DNR fisheries chief Don Pereira doesn’t dismiss Lilienthal’s findings, but said “there’s a lot of political and social stress’’ involved in making major changes to fish regulations and management.
“We know large pike bring ecological stability to the system; they keep pike numbers under control,’’ he said. “We’ve made some headway with special regulations. And we’ve tried to liberalize bag limits; it doesn’t appear people want them [small northerns].’’
But, he said, “We’ll take a fresh look at it.’’
‘Annihilating perch population’
For decades, anglers have kept bigger northerns and tossed back small ones, hoping they will grow into trophies. Too often, Lilienthal said, that’s not what happens. Instead, the removal of large northerns results in lakes with high densities of stunted northerns that consume small walleye, perch and sunfish — damaging the populations of all three species.

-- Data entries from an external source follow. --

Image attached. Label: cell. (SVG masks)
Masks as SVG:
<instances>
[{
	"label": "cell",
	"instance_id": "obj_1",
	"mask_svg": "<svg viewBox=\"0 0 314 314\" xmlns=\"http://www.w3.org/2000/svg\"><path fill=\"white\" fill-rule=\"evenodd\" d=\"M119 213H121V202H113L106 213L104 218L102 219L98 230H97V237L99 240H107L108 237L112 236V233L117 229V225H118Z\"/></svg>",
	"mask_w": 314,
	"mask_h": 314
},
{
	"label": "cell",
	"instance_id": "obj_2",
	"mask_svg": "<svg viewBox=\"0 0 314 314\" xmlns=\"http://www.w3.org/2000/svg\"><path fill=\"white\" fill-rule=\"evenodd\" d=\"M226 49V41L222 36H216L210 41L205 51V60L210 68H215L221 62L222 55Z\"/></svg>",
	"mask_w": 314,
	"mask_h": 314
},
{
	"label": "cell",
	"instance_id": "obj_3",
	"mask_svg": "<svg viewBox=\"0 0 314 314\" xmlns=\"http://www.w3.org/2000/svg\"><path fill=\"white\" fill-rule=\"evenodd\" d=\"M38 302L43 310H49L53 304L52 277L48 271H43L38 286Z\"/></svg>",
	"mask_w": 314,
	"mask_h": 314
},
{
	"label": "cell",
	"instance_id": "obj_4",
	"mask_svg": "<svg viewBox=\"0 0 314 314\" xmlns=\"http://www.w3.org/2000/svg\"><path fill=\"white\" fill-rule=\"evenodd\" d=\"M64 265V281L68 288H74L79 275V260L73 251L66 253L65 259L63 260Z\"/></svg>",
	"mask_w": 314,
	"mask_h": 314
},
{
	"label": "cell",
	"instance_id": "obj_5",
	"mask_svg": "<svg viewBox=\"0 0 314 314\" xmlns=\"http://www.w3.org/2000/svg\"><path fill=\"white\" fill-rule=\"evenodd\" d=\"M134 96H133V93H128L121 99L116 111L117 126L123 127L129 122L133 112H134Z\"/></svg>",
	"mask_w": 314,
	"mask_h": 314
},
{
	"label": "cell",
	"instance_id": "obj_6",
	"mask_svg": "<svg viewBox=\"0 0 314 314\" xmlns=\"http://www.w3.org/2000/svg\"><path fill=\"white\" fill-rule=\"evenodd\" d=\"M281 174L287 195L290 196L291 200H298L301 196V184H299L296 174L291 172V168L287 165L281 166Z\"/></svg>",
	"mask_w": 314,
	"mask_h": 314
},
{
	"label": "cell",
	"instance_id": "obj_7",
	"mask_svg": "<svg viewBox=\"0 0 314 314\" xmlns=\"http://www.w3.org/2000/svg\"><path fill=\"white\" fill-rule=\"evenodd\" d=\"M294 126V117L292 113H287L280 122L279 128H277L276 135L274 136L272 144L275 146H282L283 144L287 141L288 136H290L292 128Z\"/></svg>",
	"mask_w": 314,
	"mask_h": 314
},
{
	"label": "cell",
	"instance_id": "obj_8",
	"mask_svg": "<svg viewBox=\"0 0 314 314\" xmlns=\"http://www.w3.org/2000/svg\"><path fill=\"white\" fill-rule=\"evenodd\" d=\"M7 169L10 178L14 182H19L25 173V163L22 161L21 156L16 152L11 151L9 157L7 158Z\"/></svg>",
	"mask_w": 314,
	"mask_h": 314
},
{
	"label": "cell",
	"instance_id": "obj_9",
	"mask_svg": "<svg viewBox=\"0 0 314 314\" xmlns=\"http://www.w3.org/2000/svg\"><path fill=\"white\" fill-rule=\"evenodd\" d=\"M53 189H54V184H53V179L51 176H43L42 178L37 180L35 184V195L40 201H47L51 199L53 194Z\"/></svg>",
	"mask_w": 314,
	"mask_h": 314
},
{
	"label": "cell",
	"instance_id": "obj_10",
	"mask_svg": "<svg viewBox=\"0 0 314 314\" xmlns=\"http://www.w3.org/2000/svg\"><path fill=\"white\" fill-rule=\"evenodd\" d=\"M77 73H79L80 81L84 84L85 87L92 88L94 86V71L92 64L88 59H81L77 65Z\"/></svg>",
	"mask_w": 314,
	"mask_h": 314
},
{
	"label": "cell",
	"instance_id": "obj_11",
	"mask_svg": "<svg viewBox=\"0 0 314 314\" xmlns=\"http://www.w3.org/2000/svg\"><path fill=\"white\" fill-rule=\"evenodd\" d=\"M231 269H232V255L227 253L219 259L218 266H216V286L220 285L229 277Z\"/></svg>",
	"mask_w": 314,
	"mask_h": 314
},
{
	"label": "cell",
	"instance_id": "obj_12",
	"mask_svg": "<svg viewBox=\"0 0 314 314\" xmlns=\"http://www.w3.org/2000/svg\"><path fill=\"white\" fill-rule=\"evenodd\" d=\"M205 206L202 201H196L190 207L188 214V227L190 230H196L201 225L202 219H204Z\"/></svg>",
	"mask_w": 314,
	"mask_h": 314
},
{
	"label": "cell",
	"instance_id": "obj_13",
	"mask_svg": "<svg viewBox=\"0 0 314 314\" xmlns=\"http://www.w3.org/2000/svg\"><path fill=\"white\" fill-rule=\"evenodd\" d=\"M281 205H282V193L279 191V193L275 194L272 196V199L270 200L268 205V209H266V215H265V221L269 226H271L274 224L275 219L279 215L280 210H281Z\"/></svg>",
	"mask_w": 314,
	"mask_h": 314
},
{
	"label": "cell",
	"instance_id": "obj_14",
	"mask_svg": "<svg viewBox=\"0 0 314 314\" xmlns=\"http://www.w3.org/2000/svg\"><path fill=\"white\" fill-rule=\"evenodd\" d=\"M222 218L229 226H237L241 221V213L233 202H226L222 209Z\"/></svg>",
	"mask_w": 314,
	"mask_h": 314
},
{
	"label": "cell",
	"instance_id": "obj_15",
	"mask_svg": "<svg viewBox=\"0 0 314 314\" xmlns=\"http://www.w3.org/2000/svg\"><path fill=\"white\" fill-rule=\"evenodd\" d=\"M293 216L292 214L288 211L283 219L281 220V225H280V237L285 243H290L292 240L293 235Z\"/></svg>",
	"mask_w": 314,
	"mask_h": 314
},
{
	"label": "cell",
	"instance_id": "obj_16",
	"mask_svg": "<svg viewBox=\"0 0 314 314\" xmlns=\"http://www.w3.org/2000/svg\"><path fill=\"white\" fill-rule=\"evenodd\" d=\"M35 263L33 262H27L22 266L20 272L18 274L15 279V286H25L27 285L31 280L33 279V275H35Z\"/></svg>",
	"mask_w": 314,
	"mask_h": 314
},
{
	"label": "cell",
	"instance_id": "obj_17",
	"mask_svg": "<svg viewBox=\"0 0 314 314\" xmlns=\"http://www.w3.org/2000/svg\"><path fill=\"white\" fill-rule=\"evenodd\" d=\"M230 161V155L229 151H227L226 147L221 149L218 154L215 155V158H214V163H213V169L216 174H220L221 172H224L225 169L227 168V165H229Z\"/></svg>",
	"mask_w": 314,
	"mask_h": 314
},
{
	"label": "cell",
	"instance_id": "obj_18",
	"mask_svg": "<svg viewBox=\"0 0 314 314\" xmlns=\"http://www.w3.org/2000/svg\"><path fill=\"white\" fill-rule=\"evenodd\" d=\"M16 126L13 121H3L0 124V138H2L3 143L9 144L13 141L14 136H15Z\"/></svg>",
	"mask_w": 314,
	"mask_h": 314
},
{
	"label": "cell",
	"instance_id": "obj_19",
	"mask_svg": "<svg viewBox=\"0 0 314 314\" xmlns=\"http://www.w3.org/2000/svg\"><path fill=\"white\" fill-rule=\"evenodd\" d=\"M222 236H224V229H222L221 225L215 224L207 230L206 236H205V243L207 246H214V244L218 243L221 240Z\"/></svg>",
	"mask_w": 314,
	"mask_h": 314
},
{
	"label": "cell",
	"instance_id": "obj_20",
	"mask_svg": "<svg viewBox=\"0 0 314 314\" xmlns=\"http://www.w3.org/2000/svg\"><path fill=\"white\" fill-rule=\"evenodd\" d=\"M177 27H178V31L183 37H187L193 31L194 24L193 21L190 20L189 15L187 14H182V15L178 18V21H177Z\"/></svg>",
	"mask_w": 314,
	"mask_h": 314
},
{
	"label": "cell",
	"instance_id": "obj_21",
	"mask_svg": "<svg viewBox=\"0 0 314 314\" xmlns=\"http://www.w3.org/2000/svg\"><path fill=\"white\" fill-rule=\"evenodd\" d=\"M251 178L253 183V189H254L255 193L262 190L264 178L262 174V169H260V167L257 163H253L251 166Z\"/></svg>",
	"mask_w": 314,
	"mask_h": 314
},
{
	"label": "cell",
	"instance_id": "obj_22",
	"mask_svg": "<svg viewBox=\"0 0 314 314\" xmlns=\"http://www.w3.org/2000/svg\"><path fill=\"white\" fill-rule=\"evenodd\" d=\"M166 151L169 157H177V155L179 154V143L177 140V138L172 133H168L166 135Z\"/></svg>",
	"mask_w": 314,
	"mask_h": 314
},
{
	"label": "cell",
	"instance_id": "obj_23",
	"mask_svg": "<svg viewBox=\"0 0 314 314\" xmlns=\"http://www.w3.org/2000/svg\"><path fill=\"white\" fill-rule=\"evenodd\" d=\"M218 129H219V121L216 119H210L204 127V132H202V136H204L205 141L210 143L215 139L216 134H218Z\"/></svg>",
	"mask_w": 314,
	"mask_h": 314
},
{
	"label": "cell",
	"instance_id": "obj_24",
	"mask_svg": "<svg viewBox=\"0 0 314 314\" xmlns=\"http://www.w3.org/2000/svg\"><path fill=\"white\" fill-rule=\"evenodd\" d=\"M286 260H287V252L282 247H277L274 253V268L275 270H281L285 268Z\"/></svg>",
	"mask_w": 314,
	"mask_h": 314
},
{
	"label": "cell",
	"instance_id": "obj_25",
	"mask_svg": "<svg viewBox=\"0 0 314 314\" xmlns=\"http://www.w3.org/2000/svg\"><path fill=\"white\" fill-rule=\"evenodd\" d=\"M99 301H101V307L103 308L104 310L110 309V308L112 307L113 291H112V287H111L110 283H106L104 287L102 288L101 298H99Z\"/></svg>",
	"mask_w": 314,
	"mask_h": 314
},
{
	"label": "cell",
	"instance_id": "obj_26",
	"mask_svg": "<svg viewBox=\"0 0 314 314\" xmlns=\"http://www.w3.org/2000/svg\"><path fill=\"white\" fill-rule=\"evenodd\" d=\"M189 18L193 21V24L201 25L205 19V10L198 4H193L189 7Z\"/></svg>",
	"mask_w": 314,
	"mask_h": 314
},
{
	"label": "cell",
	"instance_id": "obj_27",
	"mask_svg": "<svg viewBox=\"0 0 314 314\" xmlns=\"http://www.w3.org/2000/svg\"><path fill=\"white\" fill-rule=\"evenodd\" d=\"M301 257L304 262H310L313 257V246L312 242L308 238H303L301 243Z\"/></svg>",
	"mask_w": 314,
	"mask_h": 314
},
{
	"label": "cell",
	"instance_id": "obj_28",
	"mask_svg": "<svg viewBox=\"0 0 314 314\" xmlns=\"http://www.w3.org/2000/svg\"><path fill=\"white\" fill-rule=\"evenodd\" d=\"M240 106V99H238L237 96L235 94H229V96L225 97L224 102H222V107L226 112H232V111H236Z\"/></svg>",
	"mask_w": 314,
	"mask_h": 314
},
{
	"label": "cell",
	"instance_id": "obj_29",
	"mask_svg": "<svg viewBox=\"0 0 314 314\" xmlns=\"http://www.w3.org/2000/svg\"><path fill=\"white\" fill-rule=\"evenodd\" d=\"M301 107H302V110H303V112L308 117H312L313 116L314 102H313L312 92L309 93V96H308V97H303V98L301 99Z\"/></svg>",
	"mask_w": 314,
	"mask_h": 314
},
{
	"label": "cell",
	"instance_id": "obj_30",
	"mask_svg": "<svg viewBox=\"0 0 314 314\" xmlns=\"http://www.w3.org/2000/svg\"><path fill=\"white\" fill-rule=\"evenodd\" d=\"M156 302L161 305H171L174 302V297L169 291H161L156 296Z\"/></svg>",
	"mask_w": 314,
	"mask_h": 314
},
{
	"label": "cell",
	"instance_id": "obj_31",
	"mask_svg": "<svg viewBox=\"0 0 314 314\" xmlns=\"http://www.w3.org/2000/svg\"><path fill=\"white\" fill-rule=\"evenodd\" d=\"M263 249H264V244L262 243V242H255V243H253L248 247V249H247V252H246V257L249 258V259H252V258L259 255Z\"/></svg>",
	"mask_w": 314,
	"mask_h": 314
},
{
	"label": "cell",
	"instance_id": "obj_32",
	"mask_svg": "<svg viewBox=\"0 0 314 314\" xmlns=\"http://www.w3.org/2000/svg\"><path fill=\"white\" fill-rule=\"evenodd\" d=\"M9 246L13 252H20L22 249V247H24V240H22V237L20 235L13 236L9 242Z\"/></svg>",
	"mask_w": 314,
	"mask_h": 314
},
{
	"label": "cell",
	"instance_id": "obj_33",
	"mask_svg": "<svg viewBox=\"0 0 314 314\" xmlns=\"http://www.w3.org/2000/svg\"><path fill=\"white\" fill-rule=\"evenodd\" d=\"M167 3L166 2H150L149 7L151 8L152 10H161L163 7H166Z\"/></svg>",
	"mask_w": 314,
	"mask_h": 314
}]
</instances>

“We’re annihilating the perch population, which in turn increases the vulnerability of juvenile walleyes,’’ Lilienthal said.
An avid angler, Lilienthal examined DNR survey data on 1,000 lakes in central and northern Minnesota that are regularly stocked with walleyes. He looked at gillnet catches of northerns and walleyes. He found lakes in Otter Tail County with high densities of small northerns had half as many walleyes as lakes with more balanced northern populations.
“It clearly shows the statewide northern pike regulation is the cause of the high density small northern pike crisis on 374 of Minnesota’s 722 stocked walleye basins in central and north-central Minnesota,’’ Lilienthal said.
While Pereira acknowledges there is a growing northern pike problem, he said there’s no evidence it’s causing a widespread walleye problem.
“We’re not brushing it under the carpet,’’ he said. “We’re taking what he is saying seriously.’’
The statewide regulation allows anglers to keep up to three northerns, including one over 30 inches.
“That’s totally unsustainable,’’ Lilienthal says. The regulations allow too many big fish to be taken, he said, while preventing the needed removal of small northerns.
“One fish over 30 inches per year is more realistic than one over 30 inches per day,’’ Lilienthal said. “We can’t afford to lose those big fish.’’
Lilienthal suggests dramatic changes are needed on problem lakes: Perhaps allowing unlimited harvest of northerns under 24 inches, while allowing none over 24 inches to be kept.